____ Passage

Strictly Independent 🎨 🌟 — TOBBA
A Hong Kong house founded in 2021 by painter-turned-perfumer Jasper Li and creative director Adrian Yu, blurring the lines between olfaction and emotion — perfumes that feel like wearable art. Scents: 6.
Force. A celebration of vitality: Italian cypress with mint, liquorice with cocoa absolute, and Siberian fir balsam with patchouli and leather.
Indolence. A scent that unleashes the inner self — fresh citrus with earthy soil, a hint of tobacco; within deviance lies charm.
Serendipity. A Silk Road journey: nutmeg and saffron atop Mysore sandalwood, with clove and a touch of patchouli intertwined with minerals and leather.
Scent MythBusters 🎭️
“The only way to compose a fragrance is to blend top, heart and base notes.”
Myth of the week

TL;DR
While many perfumers do start with classic top-heart-base layers, it’s not the only method. Some craft a “backbone” first, then dress it up; others assemble discrete “accords” like puzzle pieces. There’s no single, one-size-fits-all formula.
Three approaches
Traditional layering: develop top, heart and base accords, then unify — a clear framework taught in perfume schools. Backbone-first: build the core identity (base + heart) before adding volatile top notes — favoured in niche perfumery. Modular accord assembly: create self-contained mini-accords and weave them together — ideal for complex, multifaceted perfumes.
Verdict
There is no single definitive path. Skilled perfumers often blend techniques — turning perfumery into an art of endless possibility.
Rare Ingredients: Costus 💎

Derived from the roots of the Saussurea costus plant, costus was once so treasured it rivalled precious spices. Renowned for its musky, slightly animalic character — hints of damp soil, wet fur and warm human skin — it adds a haunting, intimate depth. Now restricted and often replaced by synthetics, natural costus still adds one-of-a-kind depth when used sparingly. Personality: rustic, animalic, earthy. Best paired with: incense, patchouli, rose, orris and musks. Notable examples: Senyokô La Tsarine, House of Matriarch Two of Cups, Meo Fusciuni Last Season.

________
____ Given data

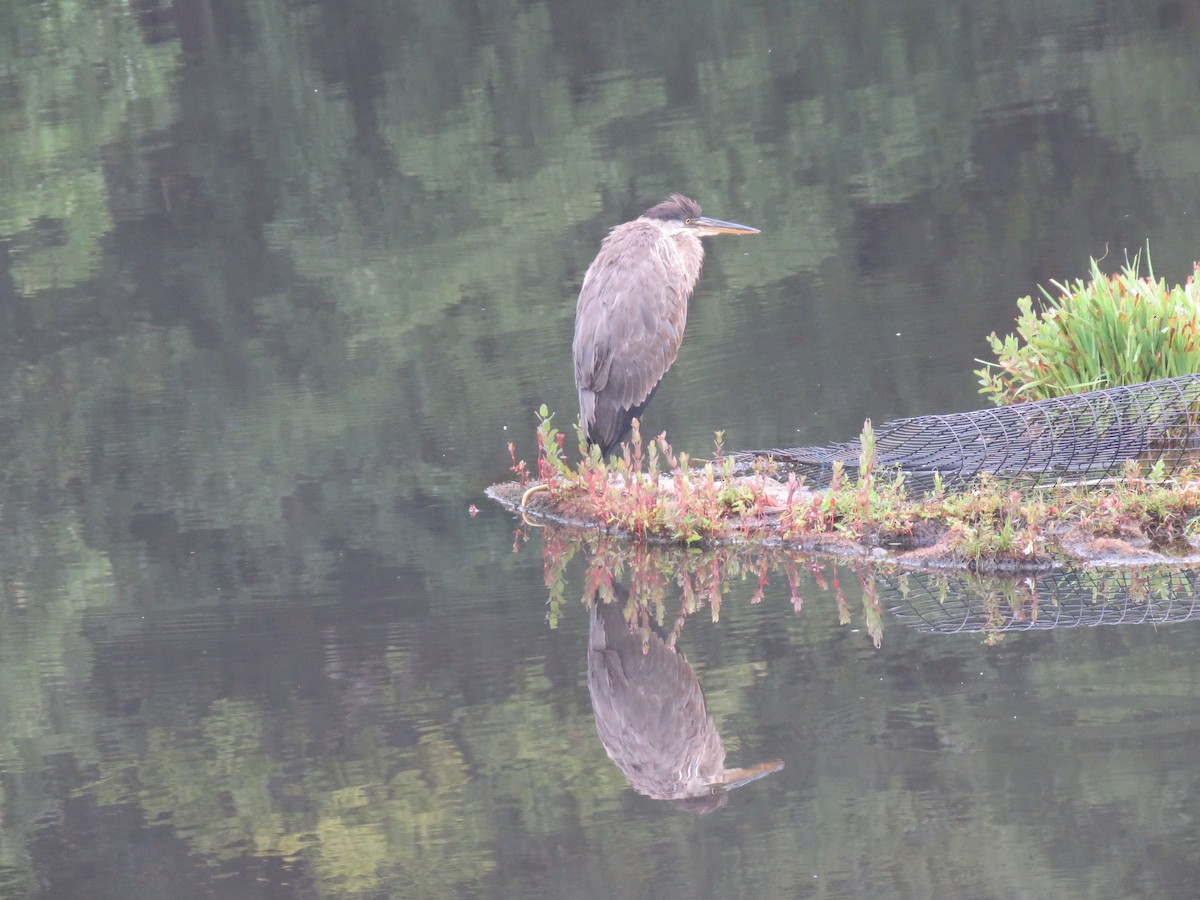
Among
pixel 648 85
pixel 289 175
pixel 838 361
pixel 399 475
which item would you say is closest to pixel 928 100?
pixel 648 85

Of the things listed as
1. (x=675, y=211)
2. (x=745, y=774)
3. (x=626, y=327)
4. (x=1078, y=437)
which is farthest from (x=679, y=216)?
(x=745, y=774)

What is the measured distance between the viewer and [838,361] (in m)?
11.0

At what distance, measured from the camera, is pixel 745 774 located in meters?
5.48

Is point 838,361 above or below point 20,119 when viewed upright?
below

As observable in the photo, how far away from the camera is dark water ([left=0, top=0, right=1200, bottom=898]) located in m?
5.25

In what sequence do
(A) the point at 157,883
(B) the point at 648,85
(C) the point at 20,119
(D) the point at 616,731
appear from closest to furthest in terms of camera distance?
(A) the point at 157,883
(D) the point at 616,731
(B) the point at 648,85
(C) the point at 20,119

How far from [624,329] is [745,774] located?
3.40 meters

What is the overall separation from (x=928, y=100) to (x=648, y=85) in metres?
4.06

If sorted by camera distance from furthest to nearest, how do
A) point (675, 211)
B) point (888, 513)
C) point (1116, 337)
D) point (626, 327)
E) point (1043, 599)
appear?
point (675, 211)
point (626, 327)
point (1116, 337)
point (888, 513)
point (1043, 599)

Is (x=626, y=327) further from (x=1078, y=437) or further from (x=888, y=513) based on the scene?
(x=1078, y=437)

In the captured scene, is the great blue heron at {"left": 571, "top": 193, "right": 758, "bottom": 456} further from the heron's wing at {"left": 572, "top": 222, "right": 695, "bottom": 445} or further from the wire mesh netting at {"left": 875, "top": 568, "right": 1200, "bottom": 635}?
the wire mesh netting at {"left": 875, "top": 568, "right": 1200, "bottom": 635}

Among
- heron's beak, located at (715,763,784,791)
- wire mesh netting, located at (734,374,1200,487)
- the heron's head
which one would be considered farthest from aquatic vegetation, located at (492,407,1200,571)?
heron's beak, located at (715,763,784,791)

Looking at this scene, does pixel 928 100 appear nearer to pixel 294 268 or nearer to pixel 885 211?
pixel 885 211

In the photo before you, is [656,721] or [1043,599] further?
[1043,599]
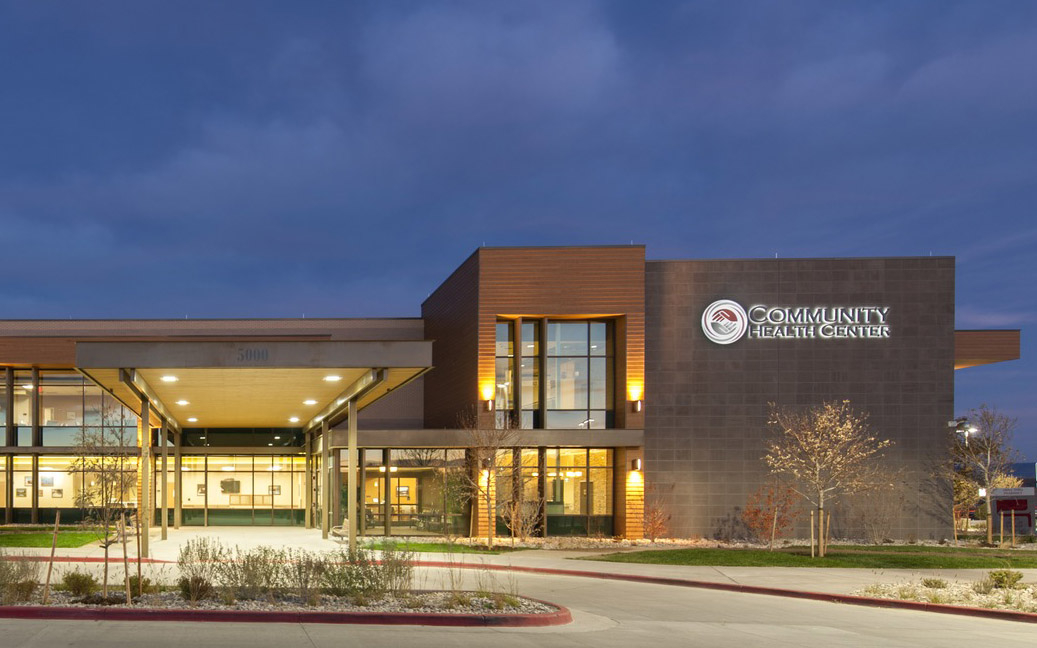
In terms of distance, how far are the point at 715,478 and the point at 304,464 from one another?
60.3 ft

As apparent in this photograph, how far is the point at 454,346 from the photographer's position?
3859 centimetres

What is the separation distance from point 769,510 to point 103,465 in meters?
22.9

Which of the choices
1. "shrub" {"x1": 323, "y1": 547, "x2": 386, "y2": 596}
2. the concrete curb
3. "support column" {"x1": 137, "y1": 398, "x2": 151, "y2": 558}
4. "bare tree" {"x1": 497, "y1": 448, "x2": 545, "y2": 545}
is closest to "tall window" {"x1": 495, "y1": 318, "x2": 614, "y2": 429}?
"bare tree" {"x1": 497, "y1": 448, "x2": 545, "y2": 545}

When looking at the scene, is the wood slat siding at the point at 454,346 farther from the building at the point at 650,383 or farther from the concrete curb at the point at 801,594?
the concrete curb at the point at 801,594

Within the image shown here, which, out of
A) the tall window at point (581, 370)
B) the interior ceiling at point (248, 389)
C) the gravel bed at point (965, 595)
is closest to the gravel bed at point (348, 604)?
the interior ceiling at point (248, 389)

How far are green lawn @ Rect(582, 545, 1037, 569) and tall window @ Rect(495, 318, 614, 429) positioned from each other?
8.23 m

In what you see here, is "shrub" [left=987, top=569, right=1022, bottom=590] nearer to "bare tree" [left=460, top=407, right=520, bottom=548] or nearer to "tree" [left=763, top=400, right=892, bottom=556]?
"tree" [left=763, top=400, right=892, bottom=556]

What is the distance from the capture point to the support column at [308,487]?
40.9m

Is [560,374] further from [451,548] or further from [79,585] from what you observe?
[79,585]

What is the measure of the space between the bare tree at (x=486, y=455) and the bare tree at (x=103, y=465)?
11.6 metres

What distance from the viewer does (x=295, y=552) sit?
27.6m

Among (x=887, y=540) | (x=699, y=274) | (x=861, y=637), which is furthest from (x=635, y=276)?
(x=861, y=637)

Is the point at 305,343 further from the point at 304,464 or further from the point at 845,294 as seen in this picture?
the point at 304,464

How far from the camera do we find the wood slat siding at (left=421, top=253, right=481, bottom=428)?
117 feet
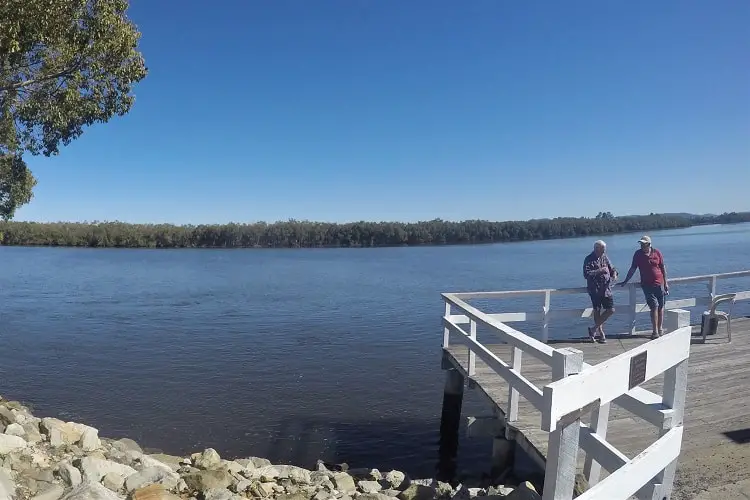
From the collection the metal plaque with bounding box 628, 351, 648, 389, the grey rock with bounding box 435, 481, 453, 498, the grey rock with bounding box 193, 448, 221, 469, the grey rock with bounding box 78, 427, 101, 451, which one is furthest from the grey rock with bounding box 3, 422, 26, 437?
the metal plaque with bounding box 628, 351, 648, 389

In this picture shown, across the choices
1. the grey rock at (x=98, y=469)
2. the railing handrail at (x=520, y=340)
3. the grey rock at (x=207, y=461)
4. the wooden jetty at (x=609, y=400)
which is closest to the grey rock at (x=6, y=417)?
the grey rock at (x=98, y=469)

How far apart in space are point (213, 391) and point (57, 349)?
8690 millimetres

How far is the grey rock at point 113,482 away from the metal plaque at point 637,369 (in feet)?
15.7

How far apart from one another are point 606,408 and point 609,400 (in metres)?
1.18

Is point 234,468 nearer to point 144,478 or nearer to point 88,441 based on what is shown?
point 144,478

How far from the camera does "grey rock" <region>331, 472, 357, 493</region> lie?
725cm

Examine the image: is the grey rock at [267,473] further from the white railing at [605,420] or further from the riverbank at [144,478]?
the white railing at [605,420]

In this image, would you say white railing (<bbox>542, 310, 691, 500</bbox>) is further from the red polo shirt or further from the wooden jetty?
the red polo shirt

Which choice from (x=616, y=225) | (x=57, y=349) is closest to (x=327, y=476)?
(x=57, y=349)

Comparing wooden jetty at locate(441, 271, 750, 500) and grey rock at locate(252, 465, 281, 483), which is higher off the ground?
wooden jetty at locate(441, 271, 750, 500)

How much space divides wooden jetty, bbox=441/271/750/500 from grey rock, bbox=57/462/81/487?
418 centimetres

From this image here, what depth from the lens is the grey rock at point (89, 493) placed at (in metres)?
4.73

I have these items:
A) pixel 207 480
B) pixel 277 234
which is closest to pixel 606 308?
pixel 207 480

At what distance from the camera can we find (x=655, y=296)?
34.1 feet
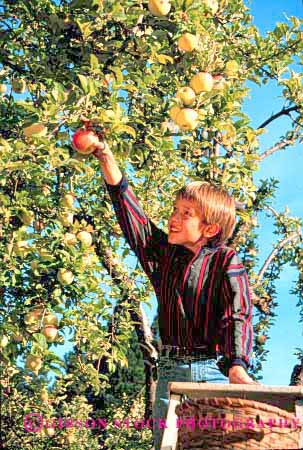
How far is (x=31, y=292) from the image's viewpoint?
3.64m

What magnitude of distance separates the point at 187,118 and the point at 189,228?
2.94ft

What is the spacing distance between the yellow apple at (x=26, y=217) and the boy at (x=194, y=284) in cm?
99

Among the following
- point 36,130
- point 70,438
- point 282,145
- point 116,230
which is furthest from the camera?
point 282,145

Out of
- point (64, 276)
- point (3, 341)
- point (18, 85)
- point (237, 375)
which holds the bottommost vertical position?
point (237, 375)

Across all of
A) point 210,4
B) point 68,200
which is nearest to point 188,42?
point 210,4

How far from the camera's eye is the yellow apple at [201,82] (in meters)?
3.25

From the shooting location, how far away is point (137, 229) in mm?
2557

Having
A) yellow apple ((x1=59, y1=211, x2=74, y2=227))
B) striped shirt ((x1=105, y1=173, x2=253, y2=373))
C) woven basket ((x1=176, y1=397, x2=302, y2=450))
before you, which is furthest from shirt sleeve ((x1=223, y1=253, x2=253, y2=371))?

________

__Short task A__
Print the perfume text from "Rare Ingredients: Costus" down to "Fusciuni Last Season.", unchanged.
__Short task B__
Output everything in the rows from the line containing "From the shooting" down to the last line of the rows, unchanged.
The perfume text and the rows have no connection to each other.

__Problem solution A__
Rare Ingredients: Costus 💎

Derived from the roots of the Saussurea costus plant, costus was once so treasured it rivalled precious spices. Renowned for its musky, slightly animalic character — hints of damp soil, wet fur and warm human skin — it adds a haunting, intimate depth. Now restricted and often replaced by synthetics, natural costus still adds one-of-a-kind depth when used sparingly. Personality: rustic, animalic, earthy. Best paired with: incense, patchouli, rose, orris and musks. Notable examples: Senyokô La Tsarine, House of Matriarch Two of Cups, Meo Fusciuni Last Season.

__Problem solution B__
From the shooting location, how far away is point (137, 229) in mm?
2557

Having
A) yellow apple ((x1=59, y1=211, x2=74, y2=227))
B) striped shirt ((x1=105, y1=173, x2=253, y2=373))
C) woven basket ((x1=176, y1=397, x2=302, y2=450))
before you, which is furthest from shirt sleeve ((x1=223, y1=253, x2=253, y2=371))?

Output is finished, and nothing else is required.